Take a look. It’s worth the visit.
More than a year ago I posted a story about basking in Turners at the Tate Britain Museum in London in the summer of 2011. My Muse is also a Turner fan so when we were in London again last summer it was a no-brainer for us to go to the Tate and again surrounded ourselves with Turners. That afternoon was as nourishing to us spiritually as the dinner that evening was nourishing physically.
A few days later we toured St. Paul’s Cathedral. One of the most fascinating parts of the tour was a visit to the crypt, which is, fittingly, below ground level. More than two hundred notables are buried there, including the Duke of Wellington, Lord Nelson, Florence Nightingale, Arthur Sullivan, William Blake, Laurence of Arabia, and of course, Christopher Wren, who designed the cathedral.

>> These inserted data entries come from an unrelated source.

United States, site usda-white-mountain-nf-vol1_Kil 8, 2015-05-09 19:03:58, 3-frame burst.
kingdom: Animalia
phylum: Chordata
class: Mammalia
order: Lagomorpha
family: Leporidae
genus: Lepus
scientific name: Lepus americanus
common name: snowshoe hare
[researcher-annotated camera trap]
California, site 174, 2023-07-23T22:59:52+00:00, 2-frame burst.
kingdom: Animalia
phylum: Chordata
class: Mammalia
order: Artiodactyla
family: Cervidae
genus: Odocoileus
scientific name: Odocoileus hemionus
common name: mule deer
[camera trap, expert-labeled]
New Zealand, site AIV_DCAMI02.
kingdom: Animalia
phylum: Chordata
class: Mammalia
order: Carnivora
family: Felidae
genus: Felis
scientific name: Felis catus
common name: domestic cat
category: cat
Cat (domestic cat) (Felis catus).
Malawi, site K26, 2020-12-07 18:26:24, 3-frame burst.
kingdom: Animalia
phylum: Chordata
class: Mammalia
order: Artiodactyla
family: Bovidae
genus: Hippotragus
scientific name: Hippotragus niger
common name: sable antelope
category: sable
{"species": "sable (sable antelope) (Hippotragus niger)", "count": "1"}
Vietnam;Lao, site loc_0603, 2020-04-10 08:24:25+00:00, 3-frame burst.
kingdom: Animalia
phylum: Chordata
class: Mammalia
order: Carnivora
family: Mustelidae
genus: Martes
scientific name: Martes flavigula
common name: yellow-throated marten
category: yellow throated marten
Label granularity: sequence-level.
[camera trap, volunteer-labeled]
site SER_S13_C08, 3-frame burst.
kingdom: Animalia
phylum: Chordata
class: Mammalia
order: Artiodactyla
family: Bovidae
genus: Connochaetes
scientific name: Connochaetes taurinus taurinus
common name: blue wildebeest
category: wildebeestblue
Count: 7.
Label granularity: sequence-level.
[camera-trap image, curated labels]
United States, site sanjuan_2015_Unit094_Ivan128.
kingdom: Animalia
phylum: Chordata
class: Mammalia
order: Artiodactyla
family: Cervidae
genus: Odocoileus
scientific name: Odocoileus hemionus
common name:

As we were listening to the docent describe Wren’s tomb, it occurred to me that Turner must be buried somewhere in the crypt and I considered detaching myself from the group to look for his grave. Just at that moment someone nearly stepped on my foot, and as I reflexively looked down, I discovered that I’d been standing on Turner’s grave for several minutes.
I hasten to add that I consider it disrespectful to stand on a grave, but it is impossible not to in the crypt because they are all so close together. Still, I stepped off of it and stared silently at the stone as every Turner painting I had ever seen flashed through my mind.
When the crowd cleared, I documented the moment.
A belated happy birthday to you, William, wherever you are. And I’m sorry about standing on your grave.
(Canon G7X II. RAW processing in DxO PhotoLab 3.2; Editing in Adobe Photoshop.)